By analyzing existing cross correlation between SBI Life Insurance and Kalyani Investment, you can compare the effects of market volatilities on SBI Life and Kalyani Investment and check how they will diversify away market risk if combined in the same portfolio for a given time horizon. You can also utilize pair trading strategies of matching a long position in SBI Life with a short position of Kalyani Investment. Check out your portfolio center. Please also check ongoing floating volatility patterns of SBI Life and Kalyani Investment.

Diversification Opportunities for SBI Life and Kalyani Investment

0.16
  Correlation Coefficient

Average diversification

The 3 months correlation between SBI and Kalyani is 0.16. Overlapping area represents the amount of risk that can be diversified away by holding SBI Life Insurance and Kalyani Investment in the same portfolio, assuming nothing else is changed.
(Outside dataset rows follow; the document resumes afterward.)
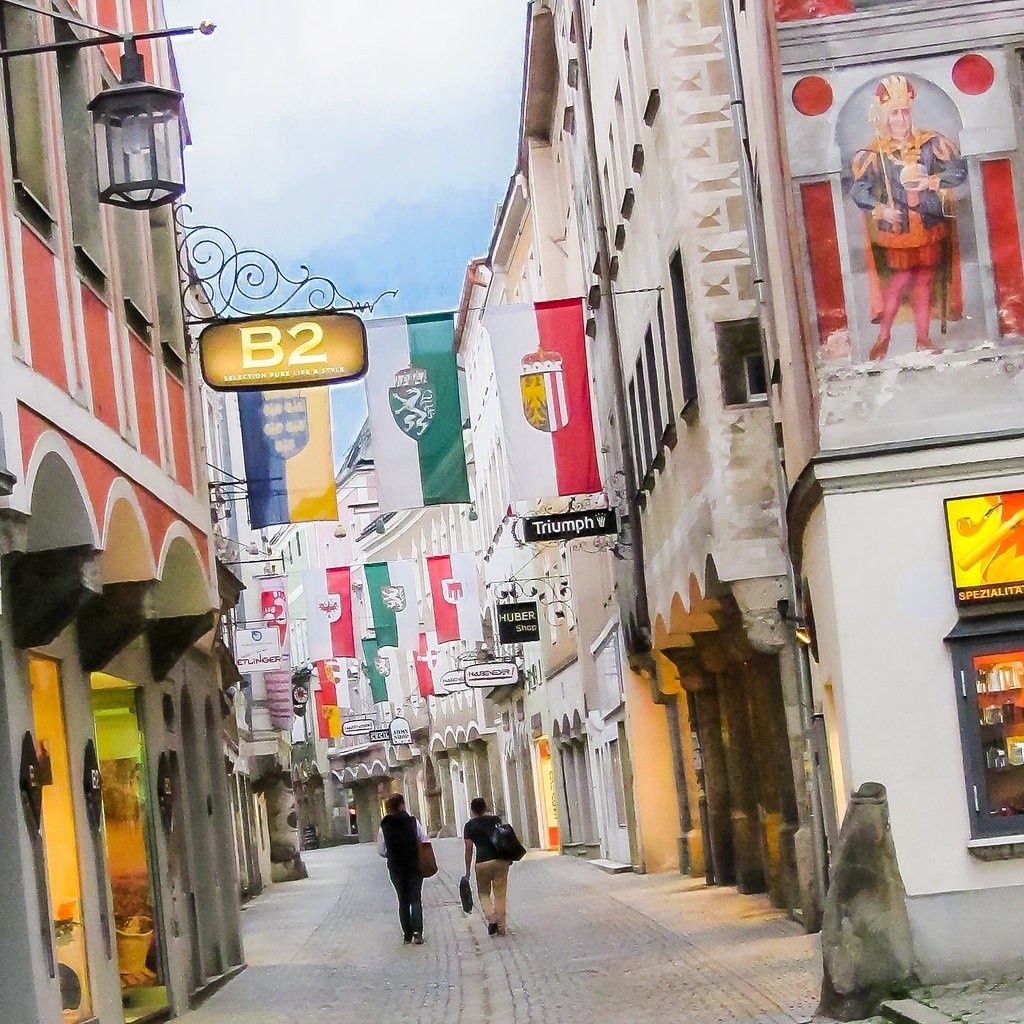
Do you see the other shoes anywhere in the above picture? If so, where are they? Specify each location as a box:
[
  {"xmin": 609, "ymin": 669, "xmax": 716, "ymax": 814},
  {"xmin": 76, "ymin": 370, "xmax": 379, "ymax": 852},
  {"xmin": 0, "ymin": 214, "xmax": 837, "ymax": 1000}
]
[
  {"xmin": 403, "ymin": 934, "xmax": 411, "ymax": 944},
  {"xmin": 487, "ymin": 923, "xmax": 498, "ymax": 935},
  {"xmin": 413, "ymin": 931, "xmax": 422, "ymax": 946}
]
The correlation between historical prices or returns on Kalyani Investment and SBI Life is a relative statistical measure of the degree to which these equity instruments tend to move together. The correlation coefficient measures the extent to which returns on SBI Life Insurance are associated (or correlated) with Kalyani Investment. Values of the correlation coefficient range from -1 to +1, where. The correlation of zero (0) is possible when the price movement of Kalyani Investment has no effect on the direction of SBI Life i.e., SBI Life and Kalyani Investment go up and down completely randomly.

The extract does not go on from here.